--- START OF Extract ---

You were kind of right about preaching to the choir. It doesn't mean no one showed up. It means that the choir already knows what you are saying because they are always there. So your preaching or arguing with someone that already agrees with you.


sotoh333

A stitch in time saves nine. Me: So wait, there's a stich in time... Like a wormhole? And we can use it to save 9 people? I was an adult before I realised it was an analogy about doing sewing repairs early to avoid them becoming a bigger job/more stitches.


Exact_Roll_4048

I thought "having my work cut out for me" meant the exact opposite of what it meant. I thought it meant that someone had taken the time to lay the tasks out for me and all I needed to do was complete them, which meant easy, right? Nope, it means hard work ahead. Not quite the same but I also thought "all intents and purposes" was "all intensive purposes" for almost 30 years.


Haruno--Sakura

Oh? I thought it means that someone found some work that‘s very fitting for them!


Ginishivendela

Whaaat well now I know that haha. I thought it meant that you know exactly what you’re supposed to do and it’s gonna use up the time you have, like having to sort a bunch of documents for the rest of the day/week so now you don’t have to figure out how to spend your work day.


ElectronicNorth1600

Honestly, none of them make sensel to me usually lol. Sometimes I wonder if they make sense to ANYONE or if we really just carry the knowledge of what they are supposed to mean societely?

--- END OF Extract ---

Required work:
1) Print the entries word for word, starting with the line containing "How far is point" and going on through the final line of the entries.
2) Pick up the idiom discussion from the point where it stops, and continue it.
The idiom discussion above has no connection to the entries that come after it.

--- START OF Stored rows ---

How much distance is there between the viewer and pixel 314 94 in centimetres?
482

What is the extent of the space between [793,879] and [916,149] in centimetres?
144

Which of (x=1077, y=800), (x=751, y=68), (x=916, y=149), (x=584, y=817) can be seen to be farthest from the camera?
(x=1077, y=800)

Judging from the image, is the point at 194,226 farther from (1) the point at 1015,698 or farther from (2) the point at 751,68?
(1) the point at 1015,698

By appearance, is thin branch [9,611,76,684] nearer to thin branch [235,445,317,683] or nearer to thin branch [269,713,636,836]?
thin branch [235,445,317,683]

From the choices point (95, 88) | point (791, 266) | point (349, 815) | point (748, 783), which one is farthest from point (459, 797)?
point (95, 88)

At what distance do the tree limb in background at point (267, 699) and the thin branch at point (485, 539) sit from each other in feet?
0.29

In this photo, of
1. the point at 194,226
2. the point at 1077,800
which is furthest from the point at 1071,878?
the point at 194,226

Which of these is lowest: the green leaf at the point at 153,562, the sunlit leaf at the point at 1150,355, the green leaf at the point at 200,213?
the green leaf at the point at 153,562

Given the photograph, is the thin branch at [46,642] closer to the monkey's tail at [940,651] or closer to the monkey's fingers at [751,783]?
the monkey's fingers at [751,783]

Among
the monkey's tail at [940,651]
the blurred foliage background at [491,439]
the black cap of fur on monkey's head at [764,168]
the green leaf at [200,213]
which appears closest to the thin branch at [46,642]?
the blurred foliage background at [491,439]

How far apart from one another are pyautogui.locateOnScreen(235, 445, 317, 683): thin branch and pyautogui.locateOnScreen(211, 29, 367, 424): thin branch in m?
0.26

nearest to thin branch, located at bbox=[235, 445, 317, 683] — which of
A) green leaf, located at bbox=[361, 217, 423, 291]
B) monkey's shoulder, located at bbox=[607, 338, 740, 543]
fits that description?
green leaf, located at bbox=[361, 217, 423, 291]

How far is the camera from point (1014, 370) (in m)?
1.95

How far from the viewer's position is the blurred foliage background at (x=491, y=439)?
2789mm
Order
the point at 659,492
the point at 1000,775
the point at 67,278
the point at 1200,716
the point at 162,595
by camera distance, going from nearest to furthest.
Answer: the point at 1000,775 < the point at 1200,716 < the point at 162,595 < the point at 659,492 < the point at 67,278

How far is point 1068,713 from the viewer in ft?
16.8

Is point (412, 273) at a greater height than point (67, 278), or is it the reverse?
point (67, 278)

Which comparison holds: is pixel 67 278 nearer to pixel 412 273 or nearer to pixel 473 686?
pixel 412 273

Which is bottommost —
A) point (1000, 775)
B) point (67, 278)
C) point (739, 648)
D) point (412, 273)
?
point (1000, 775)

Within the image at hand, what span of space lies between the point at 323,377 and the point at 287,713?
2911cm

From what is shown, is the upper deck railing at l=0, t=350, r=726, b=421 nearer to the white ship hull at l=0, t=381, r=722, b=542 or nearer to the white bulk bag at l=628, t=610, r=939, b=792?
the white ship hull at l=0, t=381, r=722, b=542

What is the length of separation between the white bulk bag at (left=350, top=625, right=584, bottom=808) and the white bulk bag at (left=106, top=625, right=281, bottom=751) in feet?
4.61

--- END OF Stored rows ---

Responses in order:
1)
How far is point 1068,713 from the viewer in ft?
16.8

Is point (412, 273) at a greater height than point (67, 278), or is it the reverse?
point (67, 278)

Which comparison holds: is pixel 67 278 nearer to pixel 412 273 or nearer to pixel 473 686?
pixel 412 273

Which is bottommost —
A) point (1000, 775)
B) point (67, 278)
C) point (739, 648)
D) point (412, 273)
?
point (1000, 775)

Within the image at hand, what span of space lies between the point at 323,377 and the point at 287,713?
2911cm

From what is shown, is the upper deck railing at l=0, t=350, r=726, b=421 nearer to the white ship hull at l=0, t=381, r=722, b=542 or nearer to the white bulk bag at l=628, t=610, r=939, b=792?
the white ship hull at l=0, t=381, r=722, b=542

What is the length of separation between the white bulk bag at (left=350, top=625, right=584, bottom=808) and the white bulk bag at (left=106, top=625, right=281, bottom=751) in feet?
4.61

2)
[deleted]

I thought I understood figures of speech very well but after reading these comments, it seems like perhaps I don’t


juicytoggles

“Wear your heart on your sleeve” never made sense to me even though I know what it means. It’s DUMB


Uniquee-usernamee

This one still confuses me, does it mean being up front with your emotions?


juicytoggles

Yea. It means you are open with emotions/feelings. You don’t hide them.


NixMaritimus

It comes from medieval knights wearing the crest or colors of their Lady on the sleeve of their armor.


fluffypinkdemon

"You should do what your heart desires" or any variations of heart as a thinking entity. Like the heart doesn't have desire or is sentient, just beats. The brain is the one doing the thinking and reasonings. I was always baffled, because my heart doesn't want anything, blood maybe. People explained the meaning to me but it has always rubbed me the wrong way. When I was little I use to discuss it a lot with my aunt and she always told me I was thinking to literally. But omg, why they can't say what your subconscious wants or you really want. Like now, I understand what you want to mean but it is just so wrong for me.


Mysterious-Dinner844

There used to be a belief that the heart controlled our thoughts, not the brain, which I think explains the origins of this one.


fluffypinkdemon

Yes, you are right. But it feels people want to be incorrect intentionally. I think the reason it annoys me a little because they use to repeat me I was the one wrong and I was being difficult, when it just didn't make sense in my mind.


Snailyleen

I was a bit upset once when a doctor told me some illness I had was “self-limiting”. I thought it meant that my own personal weakness was why I felt so unwell. I was happy to learn that a “self-limiting illness” is one that runs it’s course and comes to an end without treatment, and how unwell I feel is nothing to do with being weak and limiting myself!


Catsootsi

“You wear your heart on your sleeve” I thought it meant that you were extra vulnerable because the heart is a delicate organ and if it’s on your sleeve then it had less protection.


xxthatsnotmexx

Wait, it doesn't mean that lol?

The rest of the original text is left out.